[EXTRACTED INFORMATION]

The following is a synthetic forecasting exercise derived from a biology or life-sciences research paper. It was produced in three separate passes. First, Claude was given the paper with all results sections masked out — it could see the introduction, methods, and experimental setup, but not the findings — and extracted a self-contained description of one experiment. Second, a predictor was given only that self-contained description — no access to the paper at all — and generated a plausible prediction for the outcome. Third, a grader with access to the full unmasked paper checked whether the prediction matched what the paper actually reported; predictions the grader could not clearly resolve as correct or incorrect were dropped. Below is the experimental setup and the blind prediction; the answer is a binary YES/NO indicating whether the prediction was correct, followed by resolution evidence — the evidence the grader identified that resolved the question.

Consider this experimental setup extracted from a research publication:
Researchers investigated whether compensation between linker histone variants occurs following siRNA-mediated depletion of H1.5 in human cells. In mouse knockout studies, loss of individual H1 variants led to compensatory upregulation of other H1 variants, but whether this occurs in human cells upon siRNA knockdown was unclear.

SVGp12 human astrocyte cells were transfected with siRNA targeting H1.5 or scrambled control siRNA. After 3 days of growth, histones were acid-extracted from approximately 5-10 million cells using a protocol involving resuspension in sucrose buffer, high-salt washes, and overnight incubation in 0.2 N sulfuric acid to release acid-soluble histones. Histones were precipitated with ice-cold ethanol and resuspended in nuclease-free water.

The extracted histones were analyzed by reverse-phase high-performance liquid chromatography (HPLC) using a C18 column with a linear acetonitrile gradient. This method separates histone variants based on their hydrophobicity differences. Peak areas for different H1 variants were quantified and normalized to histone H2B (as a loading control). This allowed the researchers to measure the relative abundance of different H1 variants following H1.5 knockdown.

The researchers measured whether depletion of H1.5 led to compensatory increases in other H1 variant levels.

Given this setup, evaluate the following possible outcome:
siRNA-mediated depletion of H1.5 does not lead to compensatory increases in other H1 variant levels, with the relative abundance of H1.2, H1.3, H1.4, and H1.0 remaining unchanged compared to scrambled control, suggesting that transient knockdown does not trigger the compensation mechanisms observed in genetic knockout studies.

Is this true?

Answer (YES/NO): YES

[EXERCISE] Exactly as they appear above, write out all of the lines.

[PROBLEM SOLUTION]
The following is a synthetic forecasting exercise derived from a biology or life-sciences research paper. It was produced in three separate passes. First, Claude was given the paper with all results sections masked out — it could see the introduction, methods, and experimental setup, but not the findings — and extracted a self-contained description of one experiment. Second, a predictor was given only that self-contained description — no access to the paper at all — and generated a plausible prediction for the outcome. Third, a grader with access to the full unmasked paper checked whether the prediction matched what the paper actually reported; predictions the grader could not clearly resolve as correct or incorrect were dropped. Below is the experimental setup and the blind prediction; the answer is a binary YES/NO indicating whether the prediction was correct, followed by resolution evidence — the evidence the grader identified that resolved the question.

Consider this experimental setup extracted from a research publication:
Researchers investigated whether compensation between linker histone variants occurs following siRNA-mediated depletion of H1.5 in human cells. In mouse knockout studies, loss of individual H1 variants led to compensatory upregulation of other H1 variants, but whether this occurs in human cells upon siRNA knockdown was unclear.

SVGp12 human astrocyte cells were transfected with siRNA targeting H1.5 or scrambled control siRNA. After 3 days of growth, histones were acid-extracted from approximately 5-10 million cells using a protocol involving resuspension in sucrose buffer, high-salt washes, and overnight incubation in 0.2 N sulfuric acid to release acid-soluble histones. Histones were precipitated with ice-cold ethanol and resuspended in nuclease-free water.

The extracted histones were analyzed by reverse-phase high-performance liquid chromatography (HPLC) using a C18 column with a linear acetonitrile gradient. This method separates histone variants based on their hydrophobicity differences. Peak areas for different H1 variants were quantified and normalized to histone H2B (as a loading control). This allowed the researchers to measure the relative abundance of different H1 variants following H1.5 knockdown.

The researchers measured whether depletion of H1.5 led to compensatory increases in other H1 variant levels.

Given this setup, evaluate the following possible outcome:
siRNA-mediated depletion of H1.5 does not lead to compensatory increases in other H1 variant levels, with the relative abundance of H1.2, H1.3, H1.4, and H1.0 remaining unchanged compared to scrambled control, suggesting that transient knockdown does not trigger the compensation mechanisms observed in genetic knockout studies.

Is this true?

Answer (YES/NO): YES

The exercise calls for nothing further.